E’ pacifico, inoltre, in quanto esula dall’ambito di applicazione della norma in esame, che l’amministratore non può esporrenella bacheca dell'androne condominiale il dato personale concernente le posizioni di debito del singolo condomino va al di là della giustificata comunicazione dell'informazione ai soggetti interessati nell'ambito della compagine condominiale; tale affissione, infatti, avvenendo in uno spazio accessibile al pubblico, non solo non è necessaria ai fini dell'amministrazione comune, ma, soprattutto, si risolve nella messa a disposizione di quei dati in favore di una serie indeterminata di persone estranee e, quindi, in una indebita diffusione, come tale illecita e fonte di responsabilità civile, ai sensi degli artt. 11 e 15 del codice” (Cass., ord., n. 186/2011).

Quali, infine, le conseguenze per l’amministratore che non ottemperi al dettato dell’art. 63, co.1, disp.att. c.c.?

Si è affermato (Trib.
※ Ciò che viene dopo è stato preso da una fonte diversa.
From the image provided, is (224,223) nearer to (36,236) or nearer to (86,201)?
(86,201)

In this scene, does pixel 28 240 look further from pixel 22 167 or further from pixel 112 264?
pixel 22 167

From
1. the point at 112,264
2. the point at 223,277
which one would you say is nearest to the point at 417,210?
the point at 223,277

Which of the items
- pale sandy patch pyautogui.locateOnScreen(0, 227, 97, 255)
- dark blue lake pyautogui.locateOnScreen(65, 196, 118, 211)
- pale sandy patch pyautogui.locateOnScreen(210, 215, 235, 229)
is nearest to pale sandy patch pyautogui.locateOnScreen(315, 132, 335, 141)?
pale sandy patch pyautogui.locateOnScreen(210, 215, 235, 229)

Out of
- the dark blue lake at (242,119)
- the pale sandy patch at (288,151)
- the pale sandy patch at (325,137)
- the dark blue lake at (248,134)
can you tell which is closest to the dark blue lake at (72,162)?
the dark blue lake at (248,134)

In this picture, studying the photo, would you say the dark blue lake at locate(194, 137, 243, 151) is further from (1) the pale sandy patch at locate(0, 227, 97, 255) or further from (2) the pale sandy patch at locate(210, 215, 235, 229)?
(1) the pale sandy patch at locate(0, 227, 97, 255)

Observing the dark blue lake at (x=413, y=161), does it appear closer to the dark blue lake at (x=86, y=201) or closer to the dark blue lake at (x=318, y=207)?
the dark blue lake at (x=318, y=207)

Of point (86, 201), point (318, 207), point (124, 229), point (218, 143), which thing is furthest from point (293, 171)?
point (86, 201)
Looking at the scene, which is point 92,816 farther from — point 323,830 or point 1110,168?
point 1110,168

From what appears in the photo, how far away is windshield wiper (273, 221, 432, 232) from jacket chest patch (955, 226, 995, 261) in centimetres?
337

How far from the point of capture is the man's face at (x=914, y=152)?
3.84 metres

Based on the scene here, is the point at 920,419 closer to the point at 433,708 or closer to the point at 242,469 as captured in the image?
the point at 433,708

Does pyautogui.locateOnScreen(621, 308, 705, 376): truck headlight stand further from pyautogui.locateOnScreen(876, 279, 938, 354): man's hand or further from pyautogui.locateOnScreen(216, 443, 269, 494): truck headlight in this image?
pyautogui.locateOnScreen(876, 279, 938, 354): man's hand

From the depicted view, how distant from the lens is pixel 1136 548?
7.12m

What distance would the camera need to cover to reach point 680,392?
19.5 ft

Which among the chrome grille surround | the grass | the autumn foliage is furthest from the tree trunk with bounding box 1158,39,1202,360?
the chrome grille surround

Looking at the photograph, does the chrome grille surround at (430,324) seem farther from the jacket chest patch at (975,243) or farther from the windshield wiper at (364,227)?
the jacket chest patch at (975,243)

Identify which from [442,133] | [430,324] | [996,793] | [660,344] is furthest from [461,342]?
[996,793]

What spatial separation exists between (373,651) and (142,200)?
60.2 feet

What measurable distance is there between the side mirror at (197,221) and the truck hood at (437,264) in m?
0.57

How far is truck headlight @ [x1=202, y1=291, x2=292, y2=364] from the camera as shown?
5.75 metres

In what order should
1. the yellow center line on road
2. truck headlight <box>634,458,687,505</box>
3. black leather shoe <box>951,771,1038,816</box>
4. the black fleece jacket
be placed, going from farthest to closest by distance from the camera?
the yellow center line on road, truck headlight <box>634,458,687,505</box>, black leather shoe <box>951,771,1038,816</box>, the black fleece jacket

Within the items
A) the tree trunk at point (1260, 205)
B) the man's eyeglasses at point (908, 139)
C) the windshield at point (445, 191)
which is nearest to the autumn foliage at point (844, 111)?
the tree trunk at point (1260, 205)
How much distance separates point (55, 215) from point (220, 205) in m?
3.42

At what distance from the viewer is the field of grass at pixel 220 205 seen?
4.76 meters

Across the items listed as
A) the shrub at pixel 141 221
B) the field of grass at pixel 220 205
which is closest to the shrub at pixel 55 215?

Palermo 05/05/2016) che l’obbligo dell’amministratore/mandatario, sancito dall’art. 63, si configura come dovere di collaborazione nei confronti dei terzi titolari di crediti derivanti dalla gestione condominiale, rendendone, giocoforza, sanzionabile la colpevole inerzia. La mancata comunicazione dei dati in questione non metterebbe, infatti, il creditore in grado di realizzare, parziariamente, il proprio credito.

Ed a tale fine già in anni precedenti lo stesso giudicante aveva ravvisato in tale comportamento una responsabilità del condominio, ed in via indiretta dell’amministratore, rispetto agli obblighi assunti ex lege, per il pregiudizio del ritardo patito dal creditore al quale era stata negata la comunicazione dei dati dei condomini morosi (Trib. Palermo 19/03/2014).